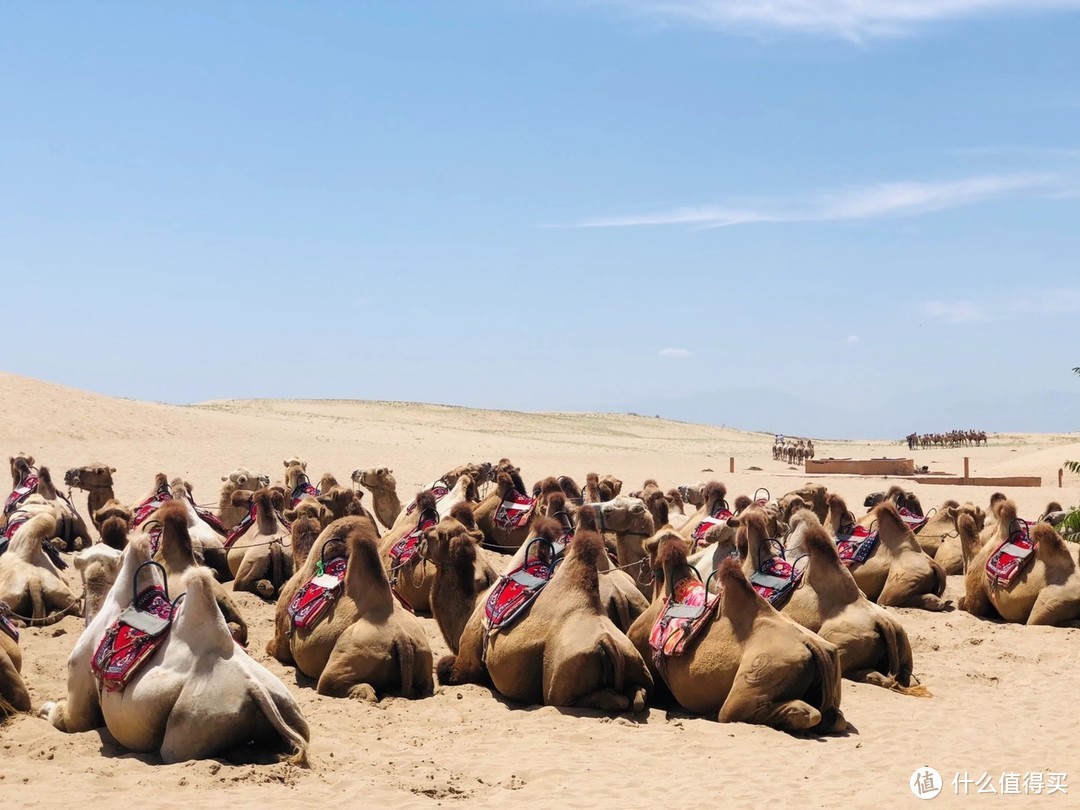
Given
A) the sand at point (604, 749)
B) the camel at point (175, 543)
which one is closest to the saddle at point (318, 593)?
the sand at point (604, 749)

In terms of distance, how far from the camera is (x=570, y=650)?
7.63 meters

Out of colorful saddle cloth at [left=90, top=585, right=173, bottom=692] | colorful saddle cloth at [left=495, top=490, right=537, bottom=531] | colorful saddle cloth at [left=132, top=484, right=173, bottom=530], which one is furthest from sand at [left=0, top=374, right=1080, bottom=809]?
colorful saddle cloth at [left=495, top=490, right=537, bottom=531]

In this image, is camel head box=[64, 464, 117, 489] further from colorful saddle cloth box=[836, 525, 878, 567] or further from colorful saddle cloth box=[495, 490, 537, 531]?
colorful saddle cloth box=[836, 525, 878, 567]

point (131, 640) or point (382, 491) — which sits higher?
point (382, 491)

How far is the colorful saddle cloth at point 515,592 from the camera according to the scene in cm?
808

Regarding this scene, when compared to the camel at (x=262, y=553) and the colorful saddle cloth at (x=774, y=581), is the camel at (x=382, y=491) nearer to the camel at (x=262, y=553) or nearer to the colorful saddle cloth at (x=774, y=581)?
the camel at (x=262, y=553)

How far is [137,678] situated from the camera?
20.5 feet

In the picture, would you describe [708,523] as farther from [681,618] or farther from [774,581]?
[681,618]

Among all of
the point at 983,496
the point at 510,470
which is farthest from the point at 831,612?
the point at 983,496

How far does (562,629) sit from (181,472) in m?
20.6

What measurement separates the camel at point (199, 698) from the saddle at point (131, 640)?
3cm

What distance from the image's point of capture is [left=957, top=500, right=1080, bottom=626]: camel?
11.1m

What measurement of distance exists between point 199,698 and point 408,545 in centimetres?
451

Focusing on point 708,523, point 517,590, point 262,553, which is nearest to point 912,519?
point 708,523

* * *

**EXERCISE DETAILS:**
Copy the items word for word, from the beginning of the items through the line containing "7.63 meters", including that line. Leave the pictures out of your copy.

**RESPONSE TO THE EXERCISE:**
Given
A) the sand at point (604, 749)
B) the camel at point (175, 543)
which one is closest to the saddle at point (318, 593)?
the sand at point (604, 749)

In terms of distance, how far from the camera is (x=570, y=650)?
7.63 meters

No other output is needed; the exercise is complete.